— Objective —
Copy out each line of the material that includes the word "golden". Capital and lowercase letters must match exactly.

── Data lines

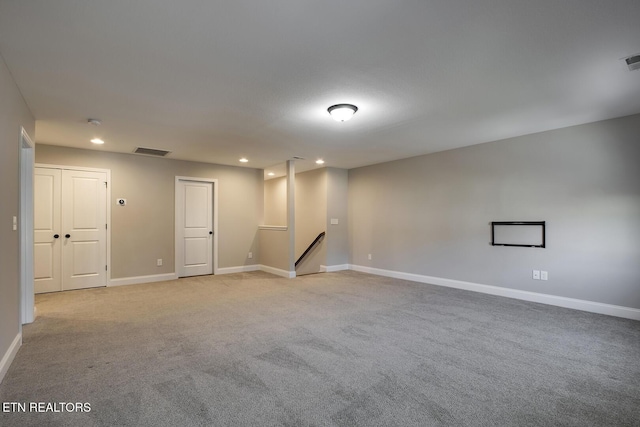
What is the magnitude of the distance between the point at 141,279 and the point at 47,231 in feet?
5.43

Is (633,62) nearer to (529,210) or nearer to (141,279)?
(529,210)

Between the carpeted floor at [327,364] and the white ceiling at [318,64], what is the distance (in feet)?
7.93

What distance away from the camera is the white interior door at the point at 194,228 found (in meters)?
6.62

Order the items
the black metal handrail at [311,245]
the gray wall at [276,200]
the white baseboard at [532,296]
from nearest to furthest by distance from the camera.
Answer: the white baseboard at [532,296], the black metal handrail at [311,245], the gray wall at [276,200]

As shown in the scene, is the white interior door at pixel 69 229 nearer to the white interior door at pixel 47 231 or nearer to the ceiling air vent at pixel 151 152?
the white interior door at pixel 47 231

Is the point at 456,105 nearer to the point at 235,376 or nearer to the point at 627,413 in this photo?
the point at 627,413

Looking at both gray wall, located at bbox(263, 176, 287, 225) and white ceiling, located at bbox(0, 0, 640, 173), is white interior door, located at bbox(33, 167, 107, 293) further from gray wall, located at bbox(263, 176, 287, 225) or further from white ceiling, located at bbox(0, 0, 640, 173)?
gray wall, located at bbox(263, 176, 287, 225)

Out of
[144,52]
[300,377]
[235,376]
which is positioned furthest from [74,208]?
[300,377]

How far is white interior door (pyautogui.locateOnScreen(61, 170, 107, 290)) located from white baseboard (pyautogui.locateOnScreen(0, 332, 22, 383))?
2.81 m

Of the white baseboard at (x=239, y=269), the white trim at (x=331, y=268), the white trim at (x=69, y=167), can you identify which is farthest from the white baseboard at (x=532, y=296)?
the white trim at (x=69, y=167)

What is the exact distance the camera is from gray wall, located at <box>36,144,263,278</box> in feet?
19.2

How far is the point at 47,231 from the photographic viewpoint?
5301 millimetres

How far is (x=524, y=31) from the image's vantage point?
2184mm

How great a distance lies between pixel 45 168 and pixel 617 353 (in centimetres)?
775
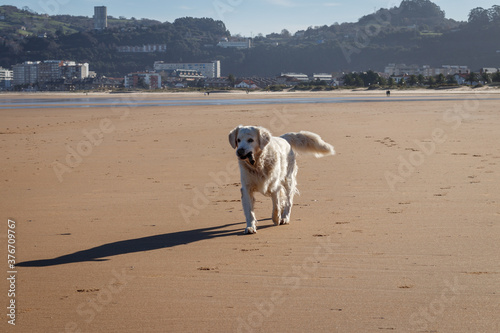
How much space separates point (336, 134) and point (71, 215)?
428 inches

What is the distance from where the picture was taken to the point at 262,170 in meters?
7.02

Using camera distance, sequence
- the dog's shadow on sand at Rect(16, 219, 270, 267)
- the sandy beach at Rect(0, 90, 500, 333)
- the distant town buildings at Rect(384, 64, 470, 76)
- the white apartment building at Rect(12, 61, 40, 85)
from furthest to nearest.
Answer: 1. the white apartment building at Rect(12, 61, 40, 85)
2. the distant town buildings at Rect(384, 64, 470, 76)
3. the dog's shadow on sand at Rect(16, 219, 270, 267)
4. the sandy beach at Rect(0, 90, 500, 333)

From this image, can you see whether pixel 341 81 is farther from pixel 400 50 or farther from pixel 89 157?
pixel 89 157

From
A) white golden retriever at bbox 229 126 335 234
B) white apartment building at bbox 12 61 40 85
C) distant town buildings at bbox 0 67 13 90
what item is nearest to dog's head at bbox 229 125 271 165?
white golden retriever at bbox 229 126 335 234

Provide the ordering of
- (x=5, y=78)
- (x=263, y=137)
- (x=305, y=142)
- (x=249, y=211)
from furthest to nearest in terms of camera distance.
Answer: (x=5, y=78)
(x=305, y=142)
(x=263, y=137)
(x=249, y=211)

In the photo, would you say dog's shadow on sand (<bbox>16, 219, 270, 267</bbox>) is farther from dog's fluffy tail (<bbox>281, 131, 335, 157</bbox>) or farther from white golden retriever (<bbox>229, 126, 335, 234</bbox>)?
dog's fluffy tail (<bbox>281, 131, 335, 157</bbox>)

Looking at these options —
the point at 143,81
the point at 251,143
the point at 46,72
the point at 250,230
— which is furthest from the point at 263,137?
the point at 46,72

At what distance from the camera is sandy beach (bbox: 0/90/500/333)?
412 cm

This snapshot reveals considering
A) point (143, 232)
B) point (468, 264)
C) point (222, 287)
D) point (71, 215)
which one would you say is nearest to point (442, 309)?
point (468, 264)

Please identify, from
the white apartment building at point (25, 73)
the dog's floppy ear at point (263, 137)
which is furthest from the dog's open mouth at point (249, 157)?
the white apartment building at point (25, 73)

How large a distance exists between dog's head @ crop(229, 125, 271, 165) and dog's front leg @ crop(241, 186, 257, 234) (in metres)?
0.37

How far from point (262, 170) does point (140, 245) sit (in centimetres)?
171

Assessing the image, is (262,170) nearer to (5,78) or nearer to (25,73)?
(25,73)

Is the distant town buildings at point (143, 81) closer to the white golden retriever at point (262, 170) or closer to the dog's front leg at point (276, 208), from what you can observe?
the white golden retriever at point (262, 170)
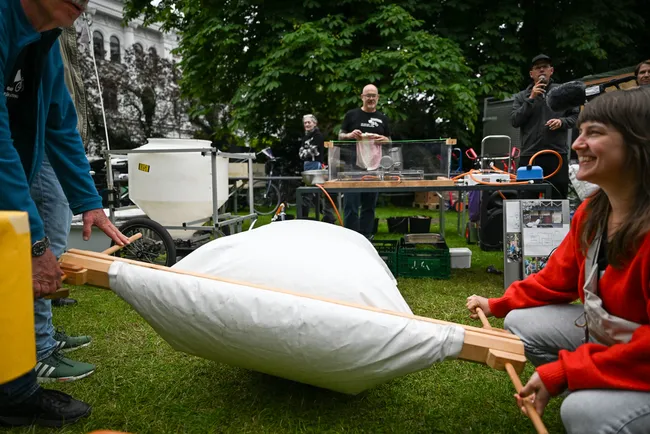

────

— Solution for this problem —
A) white golden retriever at bbox 229 126 335 234
white golden retriever at bbox 229 126 335 234
In the photo, would you say dog's shadow on sand (<bbox>16, 219, 270, 267</bbox>) is farther from dog's fluffy tail (<bbox>281, 131, 335, 157</bbox>) or farther from white golden retriever (<bbox>229, 126, 335, 234</bbox>)?
Is the distant town buildings at point (143, 81) closer to the white golden retriever at point (262, 170) or closer to the dog's front leg at point (276, 208), from what you can observe?
the white golden retriever at point (262, 170)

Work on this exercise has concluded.